Stored data entries
::::

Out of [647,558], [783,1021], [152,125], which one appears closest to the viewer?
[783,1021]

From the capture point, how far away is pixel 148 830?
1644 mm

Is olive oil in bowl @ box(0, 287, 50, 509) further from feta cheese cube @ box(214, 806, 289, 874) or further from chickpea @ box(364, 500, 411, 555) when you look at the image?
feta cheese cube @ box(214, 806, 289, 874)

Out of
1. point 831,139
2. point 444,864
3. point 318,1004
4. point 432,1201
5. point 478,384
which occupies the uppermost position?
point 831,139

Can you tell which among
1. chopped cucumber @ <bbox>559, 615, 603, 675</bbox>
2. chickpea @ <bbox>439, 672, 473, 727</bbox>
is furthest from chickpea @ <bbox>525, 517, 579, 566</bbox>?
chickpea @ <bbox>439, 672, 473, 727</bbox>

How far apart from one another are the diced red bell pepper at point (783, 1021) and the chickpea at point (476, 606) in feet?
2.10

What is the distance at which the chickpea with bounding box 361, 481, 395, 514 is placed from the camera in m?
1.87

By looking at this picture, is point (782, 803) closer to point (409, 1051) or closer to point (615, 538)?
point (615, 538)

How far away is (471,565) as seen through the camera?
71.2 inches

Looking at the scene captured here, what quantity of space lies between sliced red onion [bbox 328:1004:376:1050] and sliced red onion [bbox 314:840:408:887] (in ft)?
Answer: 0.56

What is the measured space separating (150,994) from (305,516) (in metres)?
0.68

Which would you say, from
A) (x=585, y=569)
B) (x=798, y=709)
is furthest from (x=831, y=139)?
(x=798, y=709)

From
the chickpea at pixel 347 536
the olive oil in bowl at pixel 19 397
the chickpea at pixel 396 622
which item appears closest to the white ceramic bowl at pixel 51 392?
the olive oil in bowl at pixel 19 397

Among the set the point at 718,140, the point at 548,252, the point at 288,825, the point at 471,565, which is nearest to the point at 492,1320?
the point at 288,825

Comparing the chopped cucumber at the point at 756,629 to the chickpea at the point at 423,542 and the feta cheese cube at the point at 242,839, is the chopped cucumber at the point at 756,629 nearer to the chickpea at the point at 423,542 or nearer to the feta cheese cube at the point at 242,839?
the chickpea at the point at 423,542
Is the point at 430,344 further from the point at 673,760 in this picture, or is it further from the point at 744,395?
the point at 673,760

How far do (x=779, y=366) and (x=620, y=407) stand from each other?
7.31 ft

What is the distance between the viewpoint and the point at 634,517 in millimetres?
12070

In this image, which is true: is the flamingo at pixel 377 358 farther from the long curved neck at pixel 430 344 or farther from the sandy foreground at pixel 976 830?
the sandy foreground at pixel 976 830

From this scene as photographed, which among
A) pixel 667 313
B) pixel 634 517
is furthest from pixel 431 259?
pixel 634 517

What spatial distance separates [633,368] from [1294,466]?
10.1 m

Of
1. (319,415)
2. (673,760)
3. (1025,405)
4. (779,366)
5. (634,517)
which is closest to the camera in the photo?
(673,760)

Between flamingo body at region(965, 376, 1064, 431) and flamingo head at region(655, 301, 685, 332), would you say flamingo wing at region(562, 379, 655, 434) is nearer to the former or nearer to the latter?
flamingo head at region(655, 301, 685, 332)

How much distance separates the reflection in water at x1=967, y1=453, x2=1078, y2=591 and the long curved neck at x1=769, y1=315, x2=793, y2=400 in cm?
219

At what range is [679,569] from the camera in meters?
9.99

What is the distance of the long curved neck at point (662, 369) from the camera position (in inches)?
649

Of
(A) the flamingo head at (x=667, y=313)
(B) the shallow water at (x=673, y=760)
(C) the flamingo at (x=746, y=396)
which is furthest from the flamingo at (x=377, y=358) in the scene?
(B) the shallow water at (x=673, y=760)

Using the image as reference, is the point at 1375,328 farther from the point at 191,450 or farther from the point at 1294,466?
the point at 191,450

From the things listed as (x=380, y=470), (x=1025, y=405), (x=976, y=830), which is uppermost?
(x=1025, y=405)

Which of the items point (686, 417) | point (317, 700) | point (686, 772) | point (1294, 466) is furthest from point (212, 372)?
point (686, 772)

::::

▸ **DESCRIPTION OF THE TASK**
Copy word for word every line of the records from the one containing "Using the image" through the end of the records, both ends included.

▸ **ANSWER BELOW**
Using the image as reference, is the point at 1375,328 farther from the point at 191,450 or farther from the point at 1294,466?
the point at 191,450

From the things listed as (x=380, y=470), (x=1025, y=405), (x=976, y=830), which is uppermost?
(x=1025, y=405)

Which of the items point (686, 417) | point (317, 700) | point (686, 772) | point (1294, 466) is furthest from point (212, 372)?
point (686, 772)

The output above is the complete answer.